→ Excerpts from a spatial dataset:

•••

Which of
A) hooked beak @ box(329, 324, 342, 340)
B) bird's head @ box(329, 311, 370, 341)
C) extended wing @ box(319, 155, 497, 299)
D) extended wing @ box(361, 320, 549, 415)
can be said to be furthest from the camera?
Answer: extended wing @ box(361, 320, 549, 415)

•••

→ STATED GOAL:
Transcribe the rows above line for line, with no changes.

→ TASK OUTPUT:
Which of
A) hooked beak @ box(329, 324, 342, 340)
B) bird's head @ box(329, 311, 370, 341)
C) extended wing @ box(319, 155, 497, 299)
D) extended wing @ box(361, 320, 549, 415)
can be said to be furthest from the camera?
Answer: extended wing @ box(361, 320, 549, 415)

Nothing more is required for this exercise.